Please resume the profile of Hazel Alfred, picking up right after its final sentence.

** START OF Page **

Her name is Hazel Alfred, but as far back as anyone can remember her family and friends have called her by her nickname, Laudie.

Wearing a Canuck sweatshirt, and sitting back on the couch in her cozy Fort Rupert home she shares with her daughter-in-law, Bea, the strong-spirited elder is taking a breather after some very emotional days. Four days have passed since her surprise 75th birthday celebration which more than 225 guests attended in the U'gwamalis Hall. Many speeches were made and songs sung in her honor.

As she stood and cut the cake that evening, she was surrounded by her children, grandchildren and great-grandchildren, and tears were in her eyes as she thanked everyone, deeply touched by their presence and words.

Born on June 10, 1919, she is one of eight children of Chief Jonathan Hunt (Odie) and Alice Hunt of the Kwakiutl First Nation. "I had a very good life because I had very good parents," she says. "We had a very happy life as a family."

My mom was a noblewoman. She was very high-ranking in the way our potlatches go. her marriage to my dad was arranged, and through her, my dad got a lot of dances and songs."

** END OF Page **
** START OF Supplied data **

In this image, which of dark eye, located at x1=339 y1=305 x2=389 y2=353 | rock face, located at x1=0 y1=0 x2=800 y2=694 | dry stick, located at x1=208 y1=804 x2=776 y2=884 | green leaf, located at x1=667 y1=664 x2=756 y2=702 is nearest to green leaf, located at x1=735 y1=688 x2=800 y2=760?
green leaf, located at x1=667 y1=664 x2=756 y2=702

** END OF Supplied data **
** START OF Supplied data **

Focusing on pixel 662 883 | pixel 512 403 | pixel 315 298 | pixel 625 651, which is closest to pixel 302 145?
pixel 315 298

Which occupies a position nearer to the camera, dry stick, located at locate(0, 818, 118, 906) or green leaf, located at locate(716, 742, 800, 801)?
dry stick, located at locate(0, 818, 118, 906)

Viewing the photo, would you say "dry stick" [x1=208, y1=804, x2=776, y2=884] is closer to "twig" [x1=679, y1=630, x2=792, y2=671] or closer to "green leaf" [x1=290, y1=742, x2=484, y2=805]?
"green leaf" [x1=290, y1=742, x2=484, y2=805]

** END OF Supplied data **

## Response to the exercise
She describes her parents as quiet people who were well-respected, and her dad hosting a lot of potlatches.

She lived with her family in Fort Rupert until she was fifteen, when her life changed dramatically. One evening, she recalls, her father received a number of visitors from Alert Bay -- Moses Alfred, Jim Roberts, Pete Knox, Sr. and dan Cranmer. They stayed for two days.

"I was sitting in the front room, and they ere talking in the other room, and the next thing they told me was that I was getting married," she says. the man she married was Moses Alfred's son, George. He was 21 years old, and she had only ever seen him in passing when she went to Grade 2 in St. Michael's, the residential school in Alert Bay.

"Because I had such respect for my parents, I never said nothing. I did what they told me," she remembers. But it was not without a little fear. "I was scared because I was young, and didn't know what kind of man he was." But she says her parents chose well. "I was lucky. He was good, and handsome -- a good man and a good father."

Shortly after the marriage arrangement she went to Alert Bay where a marriage ceremony was held on January 17, 1935. But before it took place, she remembers meeting the preacher and his questioning eyes. "He asked me how old I was. I wouldn't lie, so I just turned and looked at my dad, and he said '16'," she remembers with a laugh.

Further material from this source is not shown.